- Denmark, Tennessee Denmark, Tennessee
- Coordinates: 35°31′58″N 89°00′14″W﻿ / ﻿35.53278°N 89.00389°W
- Country: United States
- State: Tennessee
- County: Madison
- Elevation: 459 ft (140 m)
- Time zone: UTC-6 (Central (CST))
- • Summer (DST): UTC-5 (CDT)
- ZIP code: 38391
- Area code: 731
- GNIS feature ID: 1282335

= Denmark, Tennessee =

Denmark is an unincorporated community and former city in Madison County, Tennessee, United States roughly 14 miles southwest of Jackson. The zip code is 38391. Although it was once a thriving farming community, a combination of man-made and natural disasters has reduced Denmark to a few remaining houses and the historic antebellum Denmark Presbyterian Church. Due to this, the Denmark municipality charter was revoked in 1983 and is now unincorporated.

== History ==
Denmark was one of the first-settled places in Madison County. The land on which it was incorporated in 1854 was opened by Thomas Sanders in 1822. Presbyterian and Methodist churches were established in the area in 1833 and 1842. By January 1844, the community had been sufficiently populated that the Tennessee General Assembly incorporated an academy for education of white boys. Prior to the Civil War, Denmark flourished and rivaled neighboring Jackson in size.

During the American Civil War, Union soldiers repulsed a Confederate raid near Denmark in the Battle of Britton's Lane in September 1862. Union troops occupied Tennessee from that year to the end of the war.

Following the Civil War, Denmark's economy experienced a pronounced decline because the town was bypassed by all of the railroads built through Madison County. Although its population was about 250 in 1886, Denmark's population declined dramatically in the following decades. On April 28, 1983, its municipal charter was revoked by a chancery court order after the Tennessee legislature passed a statute providing for the forfeiting of charters of any city with a population under 100.

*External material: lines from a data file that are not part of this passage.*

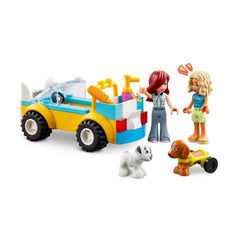 Two mini-dolls, one with red hair and the other with blonde hair, play beside a colorful LEGO® Dog-Grooming Car. The car features a blue and yellow design and is equipped with pet grooming accessories. Two miniature dogs, one white and one brown, sit on the ground as the girls interact with them in a lively pet care scene.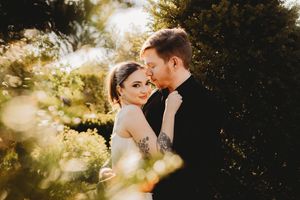 Romantic sunset wedding photos with couple embracing in golden light.
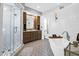 Elegant bathroom with a soaking tub, walk-in shower, and modern double vanity at 1563 Headquarters Plantation Dr, Johns Island, SC 29455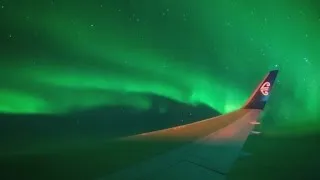 Watch as plane flies through Southern Lights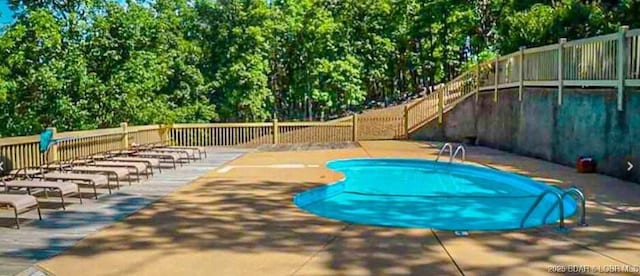 2500 Bay Point Ln Unit 135, Osage Beach, MO 65065 - view of swimming pool with a fenced backyard, a fenced in pool, and a patio area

The local high school, chartered in 1885, was merged into South Side High School in Jackson in 1992. The local middle school was disestablished, and its campus was developed for the West Tennessee Regional Training Center. Denmark Elementary is the community's only remaining school.

===Destructive weather===

Denmark has suffered repeated weather catastrophes that have contributed to the community's decline. A devastating tornado on October 14, 1909, accompanied by a thunderstorm and subsequent fires, inflicted immense damage. Another tornado, in 2003, was as destructive as the one nearly a century before.

==Climate==
Denmark's climate is characterized by relatively high temperatures and evenly distributed precipitation throughout the year. According to the Köppen Climate Classification system, Denmark has a Humid subtropical climate, abbreviated "Cfa" on climate maps.

Climate data for Denmark, Tennessee
| Month | Jan | Feb | Mar | Apr | May | Jun | Jul | Aug | Sep | Oct | Nov | Dec | Year |
| Mean daily maximum °C (°F) | 9 (48) | 12 (53) | 17 (62) | 22 (72) | 27 (80) | 31 (88) | 33 (91) | 32 (90) | 29 (84) | 23 (74) | 16 (61) | 11 (51) | 22 (71) |
| Mean daily minimum °C (°F) | −2 (29) | 0 (32) | 4 (40) | 9 (49) | 14 (58) | 19 (66) | 21 (69) | 20 (68) | 16 (60) | 9 (48) | 4 (39) | 0 (32) | 9 (49) |
| Average precipitation mm (inches) | 120 (4.6) | 110 (4.3) | 130 (5) | 130 (5) | 130 (5.3) | 110 (4.3) | 110 (4.4) | 76 (3) | 89 (3.5) | 81 (3.2) | 120 (4.7) | 130 (5) | 1,340 (52.6) |
Source: Weatherbase

== Notable people ==
- Walt Bond, Negro league baseball player who later moved to the Major League Baseball Cleveland Indians
- John Murrell, a 19th-century horse and slave thief and noted outlaw of the Natchez Trace who had family who lived in Denmark during his imprisonment

== In popular culture ==
Two mystery novels take place in part in a fictional version of Denmark: Such Vicious Minds: A Murder Mystery Featuring Elvis Presley by Daniel Klein, and Something Rotten by Alan Gratz.